カッコよく快速タイピングできるようになりたいという幻想
最近知り合ったばかりのオッサンが、「tak さん、パソコンのキーボード打つの、速いですか?」 と聞いてきた。
「まあ、速いですよ。私より速い人はいくらでもいますけどね」
「ブラインドタッチ、できますか?」
「できますよ」
「どうやって練習したんですか?」
「特別に練習なんてしたことないですよ。どうせ仕事なんだから、ひたすら実戦です」
確かに私はタイピングの練習なんて、まともにしたことがない。20代の頃に英文タイプを使い始めた時、ひたすらホームポジションに指を置くことを心がけたが、それだって、仕事で使いながらの話である。当時はタイプを打つとリボンと紙を消費したから、単なる練習だけなんて、もったいなくてできなかった。
「仕事で使いまくれば、そのうち慣れますよ」
「いやぁ、私は仕事でキーボードを打つのが遅いんで、困ってるんですよ」
「だったら、ますます仕事に集中すればいいじゃないですか。仕事以外に余計な練習するなんて、時間の無駄ですよ」
「いやあ、きちんとした練習しないと、速くなれないんじゃないかという気がするんですよね」
「きちんとした練習って?」
「例えば、ホームポジションとか」
この人、ホームポジションに指を置くのは、練習の過程でないとできないものだと思っている。普段の仕事でホームポジションを心がければいいとは、決して考えないようなのだ。
「仕事をしながらホームポジションに慣れればいいじゃないですか?」
「いや、ホームポジションに気を取られると、ますます遅くなっちゃって……。やっぱりパソコン・スクールとかに通った方がいいかなあ」
思うにこの人、快速タイピングをしなければいけないほどの仕事はしていないのだ。多分必要に迫られていない。人差し指タイピング以上のスキルは、とくに求められていないのである。
その上で、「10本指全部使って、ブラインドタッチができたら、カッコいいだろうなあ」と思っている。それだけのことだ。これって、何かに似ている。そう、仕事の上では別に英語をペラペラしゃべる必要なんてないのに、「俺も外人と英語で会話できたら、カッコいいだろうなあ」 と、漠然と思っているのと同じだ。
それで、特別な教材を買ったり、高い授業料を払って英会話スクールに通ったりする。そうすれば 「楽して自動的に英会話が上達する」と思いこんでいる。ところがそうした人たちの多くは、途中で挫折する。それは、とくに必要に迫られているわけではないからだ。単に「楽してカッコよくなれる」という幻想を抱いただけなのである。

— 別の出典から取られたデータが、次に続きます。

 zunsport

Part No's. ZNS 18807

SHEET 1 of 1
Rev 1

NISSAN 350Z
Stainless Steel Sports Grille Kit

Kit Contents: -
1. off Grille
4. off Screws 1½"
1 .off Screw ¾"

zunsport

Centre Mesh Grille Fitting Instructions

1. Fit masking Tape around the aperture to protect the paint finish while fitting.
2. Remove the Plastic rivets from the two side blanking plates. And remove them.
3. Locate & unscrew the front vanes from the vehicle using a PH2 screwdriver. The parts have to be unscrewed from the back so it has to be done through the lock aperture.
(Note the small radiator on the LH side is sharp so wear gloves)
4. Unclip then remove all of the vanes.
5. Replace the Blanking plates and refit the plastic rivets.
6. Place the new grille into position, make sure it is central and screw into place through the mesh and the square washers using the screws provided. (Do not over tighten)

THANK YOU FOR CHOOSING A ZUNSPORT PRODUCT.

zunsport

今回登場した知人も、パソコン・スクールに通ったぐらいでは、快速タイピングができるようにはならないだろうなあ。周囲を見ても、パソコン・スクールに通った経験のある人のほとんどは、今でも人差し指タイピングで、基本操作にも四苦八苦しているが、パソコン操作の上手な人でパソコン・スクールに通ったという人は、見たことも聞いたこともない。